И вот это ТОГДА наступило. Кира захлопотала вокруг Саши с тем же усердием, как во времена загипсованной ноги. Ей в очередной раз выпал шанс перестроить их отношения с Забелиным, и надо им воспользоваться. Саша должен наконец понять, что не Вера, а она, Кира, его судьба. Только с ней ему хорошо и спокойно. Только она понимает его и готова ради него на все. Уж она теперь не станет жалеть для него нежности и слов любви. Как же жаль, что она упустила столько времени! Она же десять лет могла говорить ему, что любит и не представляет себе жизни без него!

А может, и хорошо, что все получилось именно так. Если бы все десять лет она говорила Забелину о любви, то эти слова уже затерлись бы и потеряли всякую цену, а сейчас они могут прозвучать для него песней, которую он, возможно, и ждал все эти годы и на которую готов был откликнуться.

Теперь все у них будет по-другому, и, как ни странно, благодарить за это следует именно Веру. Вот она, Кира, сейчас подумала о разлучнице в последний раз и больше никогда вспоминать ее не будет ни за что.

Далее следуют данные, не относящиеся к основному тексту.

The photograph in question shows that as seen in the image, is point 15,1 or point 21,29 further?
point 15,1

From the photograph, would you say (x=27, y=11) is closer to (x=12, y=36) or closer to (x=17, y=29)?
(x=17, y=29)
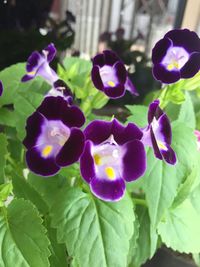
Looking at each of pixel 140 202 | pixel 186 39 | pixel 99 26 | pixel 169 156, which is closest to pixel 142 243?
pixel 140 202

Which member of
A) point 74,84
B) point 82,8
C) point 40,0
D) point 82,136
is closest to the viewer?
point 82,136

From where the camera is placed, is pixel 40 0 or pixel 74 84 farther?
pixel 40 0

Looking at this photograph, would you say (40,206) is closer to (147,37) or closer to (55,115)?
(55,115)

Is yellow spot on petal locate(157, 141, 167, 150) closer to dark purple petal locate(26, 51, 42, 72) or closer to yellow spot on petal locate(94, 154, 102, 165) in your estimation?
yellow spot on petal locate(94, 154, 102, 165)

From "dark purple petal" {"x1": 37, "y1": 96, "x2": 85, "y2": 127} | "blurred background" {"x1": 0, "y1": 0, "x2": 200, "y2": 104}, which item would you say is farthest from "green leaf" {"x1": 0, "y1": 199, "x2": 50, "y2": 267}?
"blurred background" {"x1": 0, "y1": 0, "x2": 200, "y2": 104}

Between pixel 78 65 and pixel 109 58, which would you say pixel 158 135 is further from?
pixel 78 65

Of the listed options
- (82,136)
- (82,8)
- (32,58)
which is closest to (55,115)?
(82,136)

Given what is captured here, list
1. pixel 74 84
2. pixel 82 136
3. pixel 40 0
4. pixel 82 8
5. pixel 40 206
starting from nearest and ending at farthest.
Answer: pixel 82 136 → pixel 40 206 → pixel 74 84 → pixel 40 0 → pixel 82 8

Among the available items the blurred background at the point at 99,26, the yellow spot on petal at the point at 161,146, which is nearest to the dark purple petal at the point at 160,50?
the yellow spot on petal at the point at 161,146
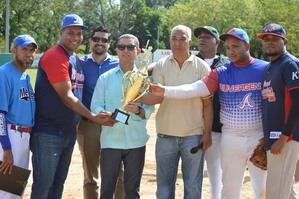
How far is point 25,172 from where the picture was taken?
187 inches

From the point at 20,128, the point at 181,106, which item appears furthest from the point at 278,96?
the point at 20,128

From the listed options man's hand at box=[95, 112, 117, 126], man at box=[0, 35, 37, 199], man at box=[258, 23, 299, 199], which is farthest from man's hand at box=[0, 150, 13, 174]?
man at box=[258, 23, 299, 199]

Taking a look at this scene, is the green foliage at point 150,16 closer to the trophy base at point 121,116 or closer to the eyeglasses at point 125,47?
the eyeglasses at point 125,47

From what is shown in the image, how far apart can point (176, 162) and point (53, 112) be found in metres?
1.46

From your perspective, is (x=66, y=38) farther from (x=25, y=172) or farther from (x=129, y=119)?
(x=25, y=172)

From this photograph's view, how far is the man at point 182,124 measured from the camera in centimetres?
509

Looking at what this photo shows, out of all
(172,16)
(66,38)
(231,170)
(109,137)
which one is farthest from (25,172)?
(172,16)

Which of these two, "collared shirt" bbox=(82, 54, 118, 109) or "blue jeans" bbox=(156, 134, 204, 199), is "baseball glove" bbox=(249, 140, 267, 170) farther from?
"collared shirt" bbox=(82, 54, 118, 109)

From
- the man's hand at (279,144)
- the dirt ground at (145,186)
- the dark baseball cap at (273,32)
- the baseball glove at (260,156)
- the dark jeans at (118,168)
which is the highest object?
the dark baseball cap at (273,32)

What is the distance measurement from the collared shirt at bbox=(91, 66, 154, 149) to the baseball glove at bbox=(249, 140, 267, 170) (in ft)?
3.89

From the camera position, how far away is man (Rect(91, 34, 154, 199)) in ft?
16.5

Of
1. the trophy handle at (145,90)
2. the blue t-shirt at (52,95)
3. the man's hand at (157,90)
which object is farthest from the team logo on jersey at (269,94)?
the blue t-shirt at (52,95)

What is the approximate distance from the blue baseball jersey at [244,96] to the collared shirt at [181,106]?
12.7 inches

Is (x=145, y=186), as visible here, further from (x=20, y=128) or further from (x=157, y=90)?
(x=20, y=128)
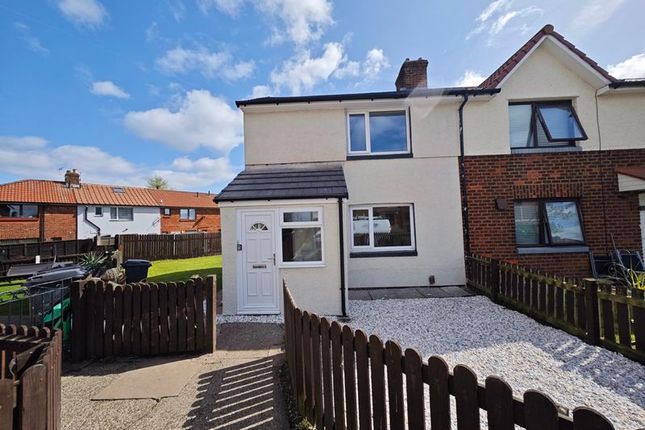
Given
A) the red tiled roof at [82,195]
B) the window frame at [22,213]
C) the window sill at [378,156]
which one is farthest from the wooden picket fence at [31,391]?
the red tiled roof at [82,195]

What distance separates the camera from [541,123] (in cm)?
909

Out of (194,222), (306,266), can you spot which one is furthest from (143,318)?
(194,222)

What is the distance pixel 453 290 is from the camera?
855 centimetres

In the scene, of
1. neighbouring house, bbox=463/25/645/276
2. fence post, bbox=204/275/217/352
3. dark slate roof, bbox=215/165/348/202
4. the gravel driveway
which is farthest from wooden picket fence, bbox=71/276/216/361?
neighbouring house, bbox=463/25/645/276

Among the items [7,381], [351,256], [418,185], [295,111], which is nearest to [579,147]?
[418,185]

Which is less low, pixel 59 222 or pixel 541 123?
pixel 541 123

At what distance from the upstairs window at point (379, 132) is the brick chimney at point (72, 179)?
30.0 meters

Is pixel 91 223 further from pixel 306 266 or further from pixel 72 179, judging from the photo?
pixel 306 266

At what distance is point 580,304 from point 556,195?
504 centimetres

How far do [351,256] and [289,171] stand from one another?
334 cm

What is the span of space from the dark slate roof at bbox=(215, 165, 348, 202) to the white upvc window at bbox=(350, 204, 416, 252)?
→ 5.67 feet

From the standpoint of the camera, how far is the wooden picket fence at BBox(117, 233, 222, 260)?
60.9 ft

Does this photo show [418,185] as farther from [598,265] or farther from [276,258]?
[598,265]

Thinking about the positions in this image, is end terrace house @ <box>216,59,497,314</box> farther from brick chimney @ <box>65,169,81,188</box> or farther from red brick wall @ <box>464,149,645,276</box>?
brick chimney @ <box>65,169,81,188</box>
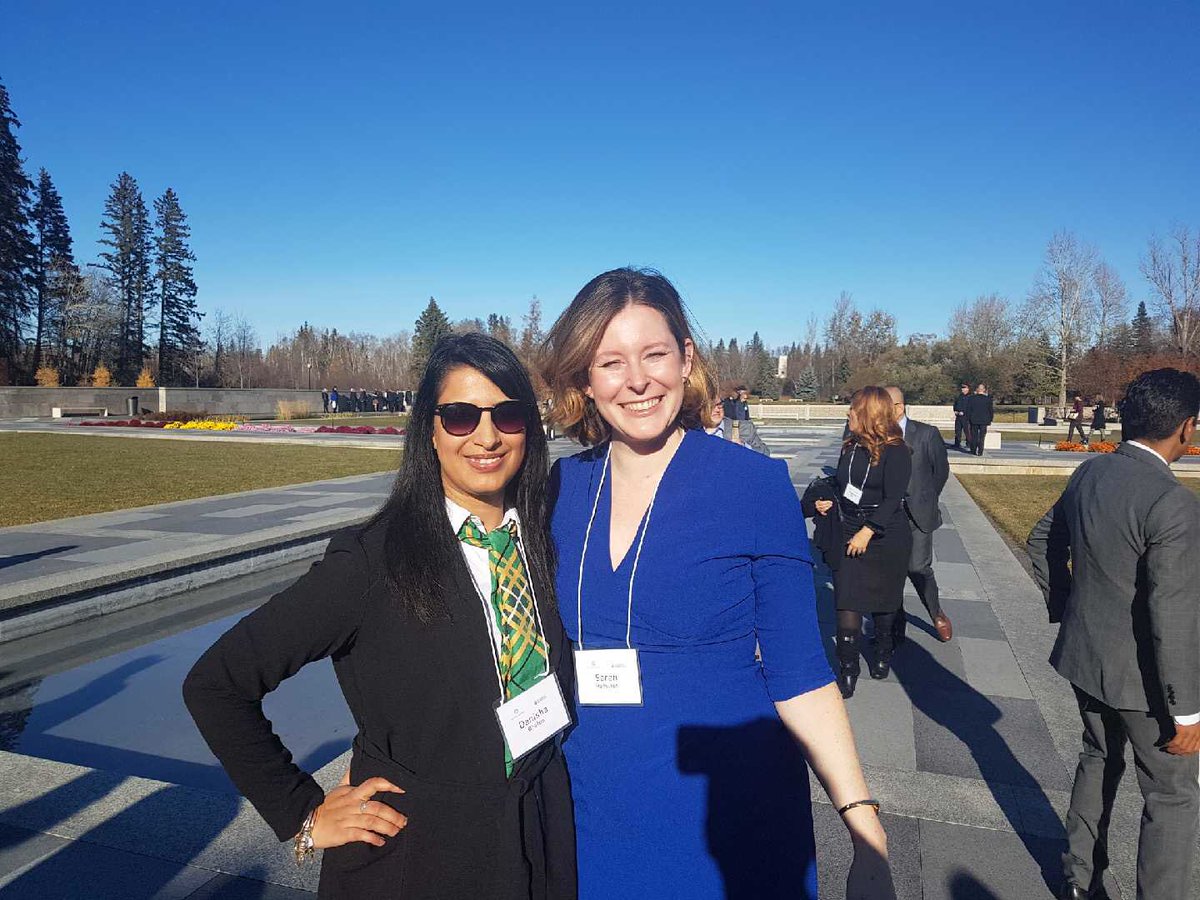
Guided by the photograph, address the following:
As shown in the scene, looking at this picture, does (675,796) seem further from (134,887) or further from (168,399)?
(168,399)

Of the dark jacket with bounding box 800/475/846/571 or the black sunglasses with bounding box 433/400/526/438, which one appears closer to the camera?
the black sunglasses with bounding box 433/400/526/438

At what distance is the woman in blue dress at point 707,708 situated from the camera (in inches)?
63.2

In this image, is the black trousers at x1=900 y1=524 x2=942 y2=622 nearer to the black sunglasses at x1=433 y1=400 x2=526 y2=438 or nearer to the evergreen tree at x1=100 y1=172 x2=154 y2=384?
the black sunglasses at x1=433 y1=400 x2=526 y2=438

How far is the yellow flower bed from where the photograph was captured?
105 ft

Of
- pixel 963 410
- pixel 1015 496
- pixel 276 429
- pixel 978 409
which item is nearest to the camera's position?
pixel 1015 496

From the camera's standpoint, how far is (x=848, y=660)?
5.03m

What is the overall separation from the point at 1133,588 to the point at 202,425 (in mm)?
35758

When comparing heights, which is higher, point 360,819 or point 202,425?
point 202,425

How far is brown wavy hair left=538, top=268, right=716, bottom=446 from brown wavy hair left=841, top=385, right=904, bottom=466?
3292 millimetres

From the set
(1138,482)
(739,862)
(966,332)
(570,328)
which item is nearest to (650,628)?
(739,862)

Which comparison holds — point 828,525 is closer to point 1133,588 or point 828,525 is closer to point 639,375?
point 1133,588

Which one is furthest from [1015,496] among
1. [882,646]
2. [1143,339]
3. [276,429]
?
[1143,339]

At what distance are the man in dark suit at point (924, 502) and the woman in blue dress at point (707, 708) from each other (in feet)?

Кира так неприлично суетилась вокруг Саши на кухне, что он вдруг скривился, привстал, опустил ее на табуретку рядом с собой, сильно надавив на плечо, и сказал:

– Отдохни немножко.

Растерянная Кира сказала, что у нее к котлетам есть еще очень вкусный соус, который томится в духовке на медленном огне, но Забелин так яростно отмахнулся от него, что предлагать ему его еще раз было совершенно напрасно. Кира сидела с напряженной, деревянной спиной и чувствовала, что упускает время. Если она сейчас же что-нибудь не сделает, то Саша, пожалуй, и уйдет сразу после котлет без всякого соуса и без кофе, который очень любит. Но что сделать, Кира придумать никак не могла. Словам любви, которые она для него накопила, не место рядом с котлетами. Их надо поберечь до спальни, но как Забелина удержать до утра? Он сидит как-то непрочно, на краешке табуретки, будто только и ждет, чтобы улизнуть от нее.

Когда Саша доел котлеты и встал сам, чтобы налить себе кофе, Кира не выдержала, вскочила с того места, куда он усадил ее, и приникла к его спине, спрятав лицо между лопаток.

– Сашенька, – прошептала она, впервые назвав его уменьшительным именем.

Забелин вдруг резко обернулся. Кира увидела его искаженное незнакомой гримасой лицо и отпрянула.

– Не смей меня больше никогда так называть, поняла?! – проревел Забелин, и ей показалось, что он хочет ее ударить.

Кира сделала шаг назад, к холодильнику, прижалась к нему спиной, потом уронила лицо в ладони и заплакала. Он никогда не сможет ее полюбить. Она увидела это сейчас особенно ясно. Сейчас он уйдет навсегда. Если и не к Вере, то в свою жизнь, где не будет места ей, Кире. И плакать перед ним не стоит, это, в конце концов, унизительно. Она закусила кулак и замолчала. Через несколько минут вдруг почувствовала на своих плечах руки Забелина. Он прижал ее к себе и прошептал в ухо:

– Прости, Кирюша… У меня сегодня был тяжелый день… Раздражен слишком… Прости…

Она дернулась в его руках. Ей хотелось крикнуть, что она точно знает, чем тяжел был его день, и что, если бы он позволил, она сняла бы с него эту тяжесть своей любовью. Да, любовь все же существует на белом свете. Она в этом тоже теперь полностью удостоверилась. Но Саша слишком тесно прижимал ее голову к своей груди, и Кира не стала ничего говорить. Она скажет потом… попозже… Похоже, что он все-таки останется сегодня с ней.

Забелин действительно остался. После ужина они смотрели какой-то длинный, полубессмысленный фильм из четырех серий подряд, но, похоже, каждый из них думал о своем. И каждый боялся оторваться от экрана, потому что сразу надо было бы о чем-то говорить или что-то делать. Оба этого боялись.